Не раз, еще при белых, Кузнецову приводилось разговаривать с Чувалковым. Во хмелю фельдшер был словоохотлив, а Чувалков умел всегда вовремя подлить водки своему собеседнику и так занять его, что тот и не замечал, что сам Чувалков пил мало, а все больше угощал. Чувалков редко открыто высказывал свои мысли, часто облекая их, когда нельзя было умолчать о своем мнении, в евангельские изречения, очень удобные для того, чтобы вложить в них любое содержание. Так получилось, что за короткое время Чувалков узнал всю подноготную Кузнецова, а последний знал о Чувалкове только то, что считал возможным сказать о себе лавочник. Иногда, подвыпив, Кузнецов, обливаясь пьяными слезами, сетовал на то, какую несчастную, маленькую и подленькую жизнь он прожил: он терзался тем, что когда-нибудь ему придется держать за нее ответ. А то, что она была и маленькой, и мелкой, и подлой, он сам хорошо понимал.
Чувалков слушал молча, сочувственно кивал головой. Сочувствие распаляло фельдшера, он тянулся с пьяной улыбкой к Чувалкову и твердил:
— Всю душу свою выложил, исповедаюсь тебе, Николай Афанасьевич, какой я есть гнус и каин!
Чувалков не разуверял, не утешал, но, когда он начинал говорить о том, что волновало фельдшера, все облекалось в такие слова, что вдруг вся жизнь Кузнецова приобретала какую-то значимость и оказывалась направляемой божьей рукой и волею и сам он превращался в «орудие господа», и это возвышало его в собственных глазах. Его тянуло к Чувалкову, хотя лавочник ничем не выказывал своего расположения к фельдшеру, кроме угощения, в котором он, впрочем, не отказывал никому из односельчан.
Фельдшер заметил раскрытую дверь лавки Чувалкова, подумал-подумал и побрел к ней.
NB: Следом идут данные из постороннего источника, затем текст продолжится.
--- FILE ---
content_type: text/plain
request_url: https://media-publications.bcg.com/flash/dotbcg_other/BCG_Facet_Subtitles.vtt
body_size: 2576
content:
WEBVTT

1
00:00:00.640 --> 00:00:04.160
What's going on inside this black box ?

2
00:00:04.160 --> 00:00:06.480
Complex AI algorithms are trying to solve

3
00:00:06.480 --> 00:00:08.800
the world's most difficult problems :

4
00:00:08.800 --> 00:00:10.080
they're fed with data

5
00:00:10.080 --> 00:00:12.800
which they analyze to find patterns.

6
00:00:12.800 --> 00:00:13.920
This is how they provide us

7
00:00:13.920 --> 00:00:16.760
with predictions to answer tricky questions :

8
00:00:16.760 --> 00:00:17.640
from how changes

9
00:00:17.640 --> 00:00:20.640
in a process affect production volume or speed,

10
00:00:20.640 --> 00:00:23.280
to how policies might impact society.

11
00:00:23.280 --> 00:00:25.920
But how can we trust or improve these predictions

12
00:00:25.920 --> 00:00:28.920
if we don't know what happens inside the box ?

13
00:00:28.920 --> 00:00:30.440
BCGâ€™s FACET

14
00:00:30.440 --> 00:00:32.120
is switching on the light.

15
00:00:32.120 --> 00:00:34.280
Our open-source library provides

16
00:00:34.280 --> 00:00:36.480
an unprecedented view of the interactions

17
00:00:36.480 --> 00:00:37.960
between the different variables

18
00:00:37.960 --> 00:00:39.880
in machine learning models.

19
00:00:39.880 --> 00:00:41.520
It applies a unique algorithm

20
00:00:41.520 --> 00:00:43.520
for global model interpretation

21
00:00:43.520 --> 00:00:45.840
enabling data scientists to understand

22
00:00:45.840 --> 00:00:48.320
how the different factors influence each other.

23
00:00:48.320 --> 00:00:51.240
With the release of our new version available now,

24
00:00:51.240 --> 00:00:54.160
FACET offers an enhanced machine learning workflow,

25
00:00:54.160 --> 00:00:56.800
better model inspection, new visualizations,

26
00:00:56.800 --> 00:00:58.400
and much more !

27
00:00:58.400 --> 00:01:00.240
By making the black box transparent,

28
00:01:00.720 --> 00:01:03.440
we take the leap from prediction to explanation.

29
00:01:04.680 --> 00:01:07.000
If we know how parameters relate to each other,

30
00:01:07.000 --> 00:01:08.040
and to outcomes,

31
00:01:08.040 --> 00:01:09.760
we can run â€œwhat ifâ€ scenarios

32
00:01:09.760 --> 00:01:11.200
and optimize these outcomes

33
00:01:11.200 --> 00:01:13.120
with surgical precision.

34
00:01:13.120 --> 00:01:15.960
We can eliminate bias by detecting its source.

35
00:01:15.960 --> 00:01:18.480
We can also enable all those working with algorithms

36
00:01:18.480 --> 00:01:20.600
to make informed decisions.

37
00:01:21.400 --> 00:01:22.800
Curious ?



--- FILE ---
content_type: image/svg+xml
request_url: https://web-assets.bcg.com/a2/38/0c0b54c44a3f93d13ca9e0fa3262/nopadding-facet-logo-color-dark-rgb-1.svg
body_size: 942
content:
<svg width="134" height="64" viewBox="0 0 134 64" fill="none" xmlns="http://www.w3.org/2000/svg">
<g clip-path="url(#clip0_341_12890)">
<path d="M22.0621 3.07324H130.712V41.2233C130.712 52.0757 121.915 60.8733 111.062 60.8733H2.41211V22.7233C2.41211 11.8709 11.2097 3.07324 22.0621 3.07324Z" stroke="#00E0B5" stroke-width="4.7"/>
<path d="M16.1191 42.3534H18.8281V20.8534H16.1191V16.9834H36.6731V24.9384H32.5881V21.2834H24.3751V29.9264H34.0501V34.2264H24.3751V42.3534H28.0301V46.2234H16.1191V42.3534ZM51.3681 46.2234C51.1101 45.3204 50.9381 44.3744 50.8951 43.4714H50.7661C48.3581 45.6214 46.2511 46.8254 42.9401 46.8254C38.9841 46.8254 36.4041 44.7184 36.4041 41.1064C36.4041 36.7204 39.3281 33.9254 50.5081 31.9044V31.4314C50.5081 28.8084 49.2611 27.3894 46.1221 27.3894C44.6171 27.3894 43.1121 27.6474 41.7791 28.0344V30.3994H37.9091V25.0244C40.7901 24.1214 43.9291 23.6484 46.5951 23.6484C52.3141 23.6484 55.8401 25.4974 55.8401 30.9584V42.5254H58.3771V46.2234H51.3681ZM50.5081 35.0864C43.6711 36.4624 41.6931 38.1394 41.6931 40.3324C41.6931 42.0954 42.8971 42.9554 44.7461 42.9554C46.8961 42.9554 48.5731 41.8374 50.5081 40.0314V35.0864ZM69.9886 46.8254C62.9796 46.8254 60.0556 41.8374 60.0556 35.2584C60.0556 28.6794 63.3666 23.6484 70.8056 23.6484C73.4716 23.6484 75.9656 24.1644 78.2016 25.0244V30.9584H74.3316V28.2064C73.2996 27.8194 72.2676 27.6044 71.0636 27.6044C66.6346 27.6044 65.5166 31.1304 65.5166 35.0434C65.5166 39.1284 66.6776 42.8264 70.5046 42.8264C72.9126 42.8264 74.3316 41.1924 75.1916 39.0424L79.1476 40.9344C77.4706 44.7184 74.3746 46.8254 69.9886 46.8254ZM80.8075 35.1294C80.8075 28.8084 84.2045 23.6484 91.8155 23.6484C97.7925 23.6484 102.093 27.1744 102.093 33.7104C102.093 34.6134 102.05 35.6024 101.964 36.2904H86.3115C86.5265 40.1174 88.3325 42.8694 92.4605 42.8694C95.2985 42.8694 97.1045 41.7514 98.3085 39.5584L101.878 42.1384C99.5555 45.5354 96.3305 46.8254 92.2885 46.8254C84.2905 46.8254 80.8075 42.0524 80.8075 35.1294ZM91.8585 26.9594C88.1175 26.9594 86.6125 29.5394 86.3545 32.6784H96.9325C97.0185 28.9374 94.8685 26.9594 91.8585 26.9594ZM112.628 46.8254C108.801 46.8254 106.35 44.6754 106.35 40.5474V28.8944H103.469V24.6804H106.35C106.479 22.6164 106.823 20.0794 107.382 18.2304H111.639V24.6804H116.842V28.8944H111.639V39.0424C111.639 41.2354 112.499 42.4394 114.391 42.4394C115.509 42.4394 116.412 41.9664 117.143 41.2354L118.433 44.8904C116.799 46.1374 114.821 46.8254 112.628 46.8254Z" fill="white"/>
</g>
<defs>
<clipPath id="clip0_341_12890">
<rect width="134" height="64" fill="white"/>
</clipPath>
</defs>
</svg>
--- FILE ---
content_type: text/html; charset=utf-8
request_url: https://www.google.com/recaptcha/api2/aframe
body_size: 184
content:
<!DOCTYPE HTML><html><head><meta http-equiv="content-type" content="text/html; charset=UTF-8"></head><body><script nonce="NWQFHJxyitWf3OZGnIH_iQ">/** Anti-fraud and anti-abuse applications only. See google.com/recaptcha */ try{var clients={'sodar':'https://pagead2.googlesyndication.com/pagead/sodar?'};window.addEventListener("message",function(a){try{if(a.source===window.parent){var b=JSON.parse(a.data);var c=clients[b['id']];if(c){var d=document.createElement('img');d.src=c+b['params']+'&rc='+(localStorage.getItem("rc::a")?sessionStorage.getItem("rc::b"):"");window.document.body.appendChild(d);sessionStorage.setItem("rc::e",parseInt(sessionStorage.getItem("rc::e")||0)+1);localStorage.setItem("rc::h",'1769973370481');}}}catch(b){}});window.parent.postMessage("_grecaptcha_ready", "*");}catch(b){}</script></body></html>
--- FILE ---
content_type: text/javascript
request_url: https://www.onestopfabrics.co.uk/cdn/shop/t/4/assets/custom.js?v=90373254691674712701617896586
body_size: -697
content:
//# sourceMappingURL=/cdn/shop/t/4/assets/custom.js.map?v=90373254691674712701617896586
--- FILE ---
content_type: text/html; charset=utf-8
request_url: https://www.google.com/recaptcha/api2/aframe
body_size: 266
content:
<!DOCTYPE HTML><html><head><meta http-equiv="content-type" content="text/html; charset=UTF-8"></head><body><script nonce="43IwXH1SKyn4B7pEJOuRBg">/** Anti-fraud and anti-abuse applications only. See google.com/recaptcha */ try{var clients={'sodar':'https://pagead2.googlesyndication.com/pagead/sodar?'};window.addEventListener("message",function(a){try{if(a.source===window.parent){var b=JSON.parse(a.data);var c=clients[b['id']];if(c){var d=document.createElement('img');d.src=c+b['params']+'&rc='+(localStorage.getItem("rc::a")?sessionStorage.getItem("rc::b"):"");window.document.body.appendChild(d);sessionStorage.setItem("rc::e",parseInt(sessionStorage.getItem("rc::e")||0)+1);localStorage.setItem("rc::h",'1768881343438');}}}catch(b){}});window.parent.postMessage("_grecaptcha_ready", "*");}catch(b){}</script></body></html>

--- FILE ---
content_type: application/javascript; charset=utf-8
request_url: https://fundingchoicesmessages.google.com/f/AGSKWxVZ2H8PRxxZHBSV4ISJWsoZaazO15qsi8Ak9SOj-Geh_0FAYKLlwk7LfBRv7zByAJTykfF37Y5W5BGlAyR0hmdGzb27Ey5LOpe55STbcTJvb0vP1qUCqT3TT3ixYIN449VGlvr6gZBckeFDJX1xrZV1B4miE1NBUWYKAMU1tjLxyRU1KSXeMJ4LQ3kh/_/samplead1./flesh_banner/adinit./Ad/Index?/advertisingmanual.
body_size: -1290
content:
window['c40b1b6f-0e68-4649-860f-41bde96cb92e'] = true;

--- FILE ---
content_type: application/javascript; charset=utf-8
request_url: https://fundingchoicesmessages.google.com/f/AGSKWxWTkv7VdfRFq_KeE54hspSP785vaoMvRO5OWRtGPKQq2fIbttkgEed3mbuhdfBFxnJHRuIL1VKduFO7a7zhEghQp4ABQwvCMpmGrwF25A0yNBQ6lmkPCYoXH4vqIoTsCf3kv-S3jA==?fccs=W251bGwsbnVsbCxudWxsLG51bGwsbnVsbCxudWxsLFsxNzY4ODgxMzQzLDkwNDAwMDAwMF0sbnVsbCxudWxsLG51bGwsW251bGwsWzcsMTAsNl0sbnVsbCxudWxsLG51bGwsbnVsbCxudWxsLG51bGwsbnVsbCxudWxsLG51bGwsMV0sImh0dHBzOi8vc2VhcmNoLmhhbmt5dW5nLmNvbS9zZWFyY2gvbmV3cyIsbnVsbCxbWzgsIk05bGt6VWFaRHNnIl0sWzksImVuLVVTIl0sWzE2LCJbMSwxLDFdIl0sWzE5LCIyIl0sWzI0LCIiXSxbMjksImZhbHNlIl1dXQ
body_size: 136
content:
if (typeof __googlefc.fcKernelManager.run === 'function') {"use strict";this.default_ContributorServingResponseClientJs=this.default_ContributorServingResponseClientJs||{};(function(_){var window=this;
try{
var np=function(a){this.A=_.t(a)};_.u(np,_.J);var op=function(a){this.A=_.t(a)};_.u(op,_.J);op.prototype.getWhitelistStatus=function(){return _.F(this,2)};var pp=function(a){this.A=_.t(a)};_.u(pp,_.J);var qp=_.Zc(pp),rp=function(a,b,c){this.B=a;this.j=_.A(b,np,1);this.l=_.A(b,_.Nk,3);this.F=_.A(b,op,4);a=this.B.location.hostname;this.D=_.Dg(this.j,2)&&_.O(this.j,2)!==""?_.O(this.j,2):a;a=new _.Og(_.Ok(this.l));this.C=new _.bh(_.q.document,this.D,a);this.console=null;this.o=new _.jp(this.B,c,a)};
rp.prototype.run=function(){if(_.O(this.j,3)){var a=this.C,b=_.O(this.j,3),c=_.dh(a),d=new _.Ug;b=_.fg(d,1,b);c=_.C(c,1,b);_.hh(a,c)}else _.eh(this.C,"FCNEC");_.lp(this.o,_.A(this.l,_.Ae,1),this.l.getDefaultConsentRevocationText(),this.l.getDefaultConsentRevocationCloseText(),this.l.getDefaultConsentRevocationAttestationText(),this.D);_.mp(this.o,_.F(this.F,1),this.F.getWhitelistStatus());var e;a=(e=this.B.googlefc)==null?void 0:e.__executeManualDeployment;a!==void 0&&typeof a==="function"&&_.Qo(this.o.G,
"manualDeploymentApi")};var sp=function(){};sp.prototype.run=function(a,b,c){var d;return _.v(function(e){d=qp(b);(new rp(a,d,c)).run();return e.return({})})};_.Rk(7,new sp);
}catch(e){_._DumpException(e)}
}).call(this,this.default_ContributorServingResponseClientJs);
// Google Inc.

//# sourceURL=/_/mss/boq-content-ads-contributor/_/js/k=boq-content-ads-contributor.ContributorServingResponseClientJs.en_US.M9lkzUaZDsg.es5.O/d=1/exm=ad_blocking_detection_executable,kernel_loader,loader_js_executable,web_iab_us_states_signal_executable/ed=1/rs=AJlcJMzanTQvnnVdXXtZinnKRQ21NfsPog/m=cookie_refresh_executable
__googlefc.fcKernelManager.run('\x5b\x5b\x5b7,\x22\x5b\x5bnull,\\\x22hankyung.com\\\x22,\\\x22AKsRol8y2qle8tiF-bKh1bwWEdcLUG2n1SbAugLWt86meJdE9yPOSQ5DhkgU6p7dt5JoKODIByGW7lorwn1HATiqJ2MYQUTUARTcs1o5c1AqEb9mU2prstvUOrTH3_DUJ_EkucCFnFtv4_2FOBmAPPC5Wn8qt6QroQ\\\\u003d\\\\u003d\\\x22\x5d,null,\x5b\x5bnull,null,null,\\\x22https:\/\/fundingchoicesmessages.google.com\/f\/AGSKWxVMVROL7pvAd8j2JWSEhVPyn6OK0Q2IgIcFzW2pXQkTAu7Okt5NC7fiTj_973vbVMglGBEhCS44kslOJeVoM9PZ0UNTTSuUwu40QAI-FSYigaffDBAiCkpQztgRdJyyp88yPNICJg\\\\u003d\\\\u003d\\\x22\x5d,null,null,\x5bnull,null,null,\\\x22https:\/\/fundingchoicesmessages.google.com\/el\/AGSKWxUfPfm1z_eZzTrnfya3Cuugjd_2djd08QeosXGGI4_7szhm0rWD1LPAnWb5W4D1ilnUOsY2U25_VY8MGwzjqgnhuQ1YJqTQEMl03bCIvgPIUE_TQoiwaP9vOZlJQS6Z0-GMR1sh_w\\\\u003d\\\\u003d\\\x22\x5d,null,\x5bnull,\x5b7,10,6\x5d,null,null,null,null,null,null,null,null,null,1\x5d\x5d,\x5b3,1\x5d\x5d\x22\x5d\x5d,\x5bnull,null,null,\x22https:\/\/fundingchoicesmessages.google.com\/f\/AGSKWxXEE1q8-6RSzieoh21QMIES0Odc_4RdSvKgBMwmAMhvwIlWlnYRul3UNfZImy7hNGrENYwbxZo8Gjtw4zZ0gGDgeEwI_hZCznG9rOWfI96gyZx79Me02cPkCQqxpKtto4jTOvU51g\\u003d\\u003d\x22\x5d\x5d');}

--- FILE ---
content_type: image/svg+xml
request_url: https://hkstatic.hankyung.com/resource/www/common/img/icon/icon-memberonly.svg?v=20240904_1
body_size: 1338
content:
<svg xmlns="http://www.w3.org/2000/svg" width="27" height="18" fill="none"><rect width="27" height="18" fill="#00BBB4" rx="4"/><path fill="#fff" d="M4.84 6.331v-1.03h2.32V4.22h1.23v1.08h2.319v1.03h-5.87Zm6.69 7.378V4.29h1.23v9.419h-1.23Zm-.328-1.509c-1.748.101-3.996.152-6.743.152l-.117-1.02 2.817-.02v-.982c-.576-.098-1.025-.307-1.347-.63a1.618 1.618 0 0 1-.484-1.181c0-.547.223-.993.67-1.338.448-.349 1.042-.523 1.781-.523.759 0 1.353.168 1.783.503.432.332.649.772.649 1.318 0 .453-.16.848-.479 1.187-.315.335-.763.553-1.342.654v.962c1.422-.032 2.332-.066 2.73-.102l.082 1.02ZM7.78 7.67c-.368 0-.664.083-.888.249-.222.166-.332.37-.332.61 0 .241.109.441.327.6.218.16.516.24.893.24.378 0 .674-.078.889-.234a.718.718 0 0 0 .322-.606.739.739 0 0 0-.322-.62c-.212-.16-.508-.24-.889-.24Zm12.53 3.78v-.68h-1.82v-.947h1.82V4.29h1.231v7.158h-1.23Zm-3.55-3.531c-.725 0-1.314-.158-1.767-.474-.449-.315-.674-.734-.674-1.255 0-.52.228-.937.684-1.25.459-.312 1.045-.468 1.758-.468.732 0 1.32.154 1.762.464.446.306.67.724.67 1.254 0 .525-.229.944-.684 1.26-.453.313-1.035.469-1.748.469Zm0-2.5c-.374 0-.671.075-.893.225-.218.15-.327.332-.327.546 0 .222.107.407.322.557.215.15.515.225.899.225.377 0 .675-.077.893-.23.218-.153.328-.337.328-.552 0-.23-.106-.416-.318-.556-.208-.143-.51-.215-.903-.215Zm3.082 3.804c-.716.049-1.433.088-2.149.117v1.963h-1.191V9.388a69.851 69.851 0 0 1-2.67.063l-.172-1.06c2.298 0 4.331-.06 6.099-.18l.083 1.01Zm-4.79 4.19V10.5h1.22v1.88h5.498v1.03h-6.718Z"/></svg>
— Здорово! — сказал он хозяину.
— Христос с тобой, — отозвался Чувалков и пододвинул гостю вторую табуретку.
Они стали смотреть на улицу, на штаб, живший своей жизнью.
— Ворочаются! — сказал Чувалков.
— А чего им не ворочаться! — ответил Кузнецов. — Видно, скоро и во Владивостоке хозяиновать будут. Нашито, слышно, отступают. Конец, видно, выходит.